The meme began when Redditor I_Love_Lamp uploaded the photo below of a zorilla, a member of the weasel family that looks like a cross between a skunk and the cat that Pepe Le Pew chased after, to /r/pics with the headline "April Fool's Day? Meh."

Indifferent Zorilla

Despite the combination of odd-but-cute animal and the internet's preferred three letter declaration of indifference, the meme failed to take off. Subsequent memes which displayed the zorilla's lack of interest in the season finale of 'The Walking Dead' and the news that Rihanna and Chris Brown were back together only scored a handful of upvotes.

"Technically, that was the last animal that the internet had yet to discover," said Stephen Romano, a social researcher at Hofstra University. "The Web has pretty much exhausted every phylum, class and kingdom in the mammalian species."

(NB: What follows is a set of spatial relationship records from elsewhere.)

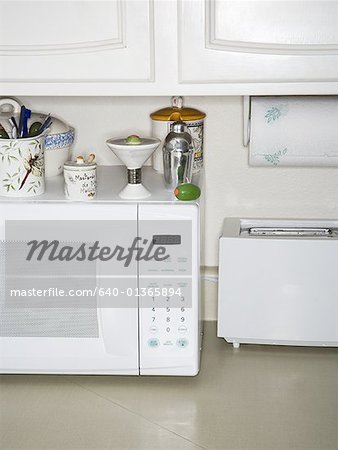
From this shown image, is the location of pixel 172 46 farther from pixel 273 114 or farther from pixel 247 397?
pixel 247 397

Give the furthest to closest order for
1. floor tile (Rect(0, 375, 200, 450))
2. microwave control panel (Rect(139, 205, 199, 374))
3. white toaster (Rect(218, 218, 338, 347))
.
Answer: white toaster (Rect(218, 218, 338, 347))
microwave control panel (Rect(139, 205, 199, 374))
floor tile (Rect(0, 375, 200, 450))

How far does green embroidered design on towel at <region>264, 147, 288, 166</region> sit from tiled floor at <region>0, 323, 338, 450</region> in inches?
15.6

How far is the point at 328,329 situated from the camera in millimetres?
1664

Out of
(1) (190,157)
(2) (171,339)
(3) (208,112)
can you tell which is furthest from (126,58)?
(2) (171,339)

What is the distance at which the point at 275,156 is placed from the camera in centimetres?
171

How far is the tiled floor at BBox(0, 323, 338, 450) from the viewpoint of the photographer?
1371mm

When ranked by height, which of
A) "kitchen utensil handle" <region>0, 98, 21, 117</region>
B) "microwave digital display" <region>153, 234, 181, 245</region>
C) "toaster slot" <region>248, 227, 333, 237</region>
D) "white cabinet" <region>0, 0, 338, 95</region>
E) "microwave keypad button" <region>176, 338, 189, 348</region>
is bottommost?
"microwave keypad button" <region>176, 338, 189, 348</region>

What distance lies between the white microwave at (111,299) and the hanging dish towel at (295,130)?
0.27 m

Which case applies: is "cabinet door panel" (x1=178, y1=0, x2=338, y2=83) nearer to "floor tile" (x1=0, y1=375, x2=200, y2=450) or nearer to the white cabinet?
the white cabinet

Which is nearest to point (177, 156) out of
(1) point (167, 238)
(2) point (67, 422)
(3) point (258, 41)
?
(1) point (167, 238)

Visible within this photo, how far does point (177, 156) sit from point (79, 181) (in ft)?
0.63

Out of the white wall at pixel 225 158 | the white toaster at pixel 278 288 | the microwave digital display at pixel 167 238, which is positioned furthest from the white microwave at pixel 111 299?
the white wall at pixel 225 158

Other experts in the area of animal-based internet distractions concur that the constant search for "the next cat" has led to a drain on worldwide supplies of animal photos.

"It's pretty grim out there," said Buzzfeed Animals editor Cristin Lee. "We tried a '10 Zorillas That Look Like Rugrats Characters' gallery and it only got 8,000 shares on Facebook. It's safe to say the internet is over furry creatures taking on human characteristics."

"There were concerns everyone was pushing it with the whole sloth thing," said Chris Mancini, author of the bestselling book 'LOL Pets: The Rise and Fall of Those Quickie Animal Books They Sell at Urban Outfitters.' "Now it looks like the zorilla was the adorable straw that broke the camel's back. Speaking of, has anyone done a Tumblr of photos of camels mid-spit? That would be hilarious."

Now that the internet is over its cute animal obsession, we can all get back to what the global system of interconnected networks was built for in the first place: playing computer chess over a modem with our pen pal in the Ukraine.